In part I blame you, dear readers. On the basis of your (and other) recommendations I have on my desk the 600 pages of Iain McGilchrist’s ‘The Master and his Emissary: the divided brain and the making of the Western world’ and the 300 of Robert Kegan’s ‘The Evolving Self’. I have worked out that if I read these along with the historical tomes by Jonathan Israel then I will just about have finished reading by the time I have to deliver the final version of my 21CE pamphlet. No wonder I am feeling even more anxious and inadequate than usual.

I need to get to a hypothesis for the first part of my speech. This is where I examine the idea of a shift in consciousness in which the enlightenment played the crucial role. The enlightenment was not a single cohesive movement nor did it have a simple start and finish. Many of the ideas associated with the enlightenment can be found somewhere in the philosophy of the ancients or being prefigured in the renaissance or reformation. Even as enlightenment thinking was provoking reaction and counter reaction in coffee houses, church pulpits, and royal societies, it was hardly touching the lives of the overwhelming majority of the rural and just emerging industrial working class. As Israel has shown, the enlightenment itself was riven by conflict between its establishment and radical variants. As for the completion of the enlightenment project, it could be said we are still waiting. To steal Ghandi’s joke: ‘what do you think of Western enlightenment?’ answer ‘it would be a very good idea’.

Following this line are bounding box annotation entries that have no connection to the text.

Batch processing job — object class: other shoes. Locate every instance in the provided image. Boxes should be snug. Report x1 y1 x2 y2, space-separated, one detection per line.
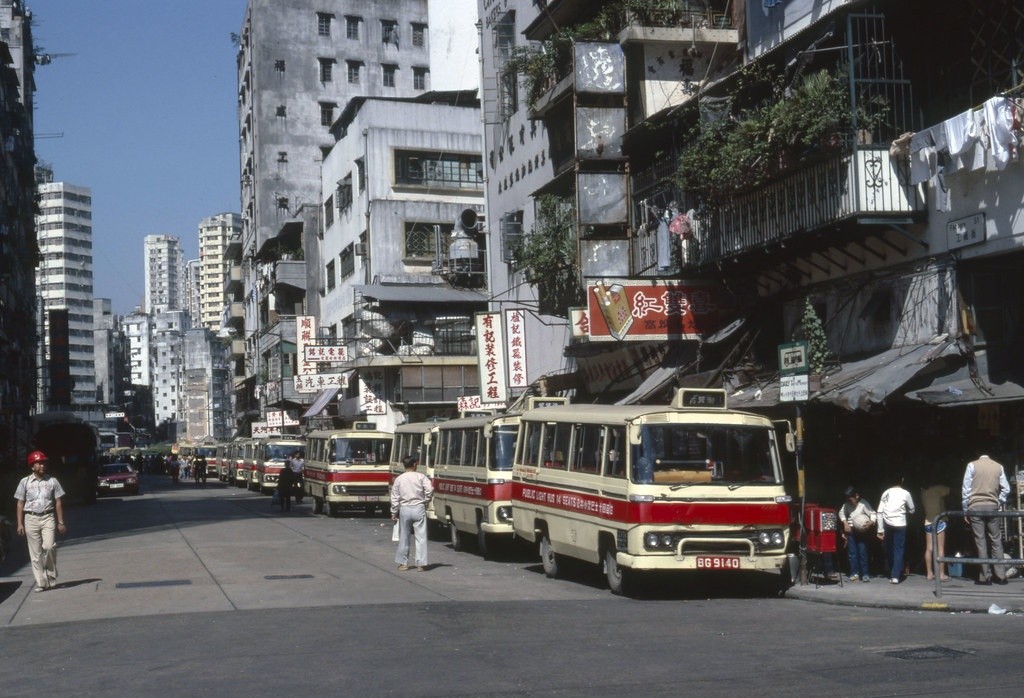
999 579 1009 584
417 567 423 572
48 575 56 587
398 564 408 570
850 574 859 581
861 574 869 582
975 578 992 585
35 587 46 591
890 577 899 583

Yet despite these provisos, it is possible to identify the core ideas which were together the building blocks of enlightenment thought. Tzvetan Todorov offers three: autonomy, the human end purpose of our acts and universality. These are powerful ideas but they don’t exactly represent what I mean by consciousness. I am interested not just in the ideas to which people may have ascribed but the way they thought about themselves and their place in the world. In this regard I would like to suggest some ways that we tend to think now which became dominant over the course of the enlightenment.

First, we became more likely to see ourselves as part of a mass society, that is to say that we shared something important with a mass of other people even though we will never meet them. The core unit for mass society was the nation state and a key issue for enlightenment thinkers – and a key division between them – was what membership of this unit should entail. Thus the ideas of society as a phenomenon, the nation as a unit and the citizen as a political category come together.

Second, that while we are members of a nation who share common responsibilities and (to some extent) rights we are all also individuals whose life involves an unfolding personal (inner) narrative as well as the destiny which flows from our place in society and history.  

Third, we get to assume that progress from the past to the future is the natural flow of human affairs and that progress should be measured in human terms (this is what Todorov means by ‘the human end purpose of our acts’). That society should progress and, that we ourselves should progress, comes not only to be seen as natural but the ability to achieve progress is how we should judge ourselves, our bosses and our leaders.    

Fourth, we see the route to progress lying fundamentally in the discovery and application of knowledge derived from reasoned inquiry. We think of a world can be explained by discovering its rules in ever more detail, not simply accepting the rules handed down by gods or monarchs.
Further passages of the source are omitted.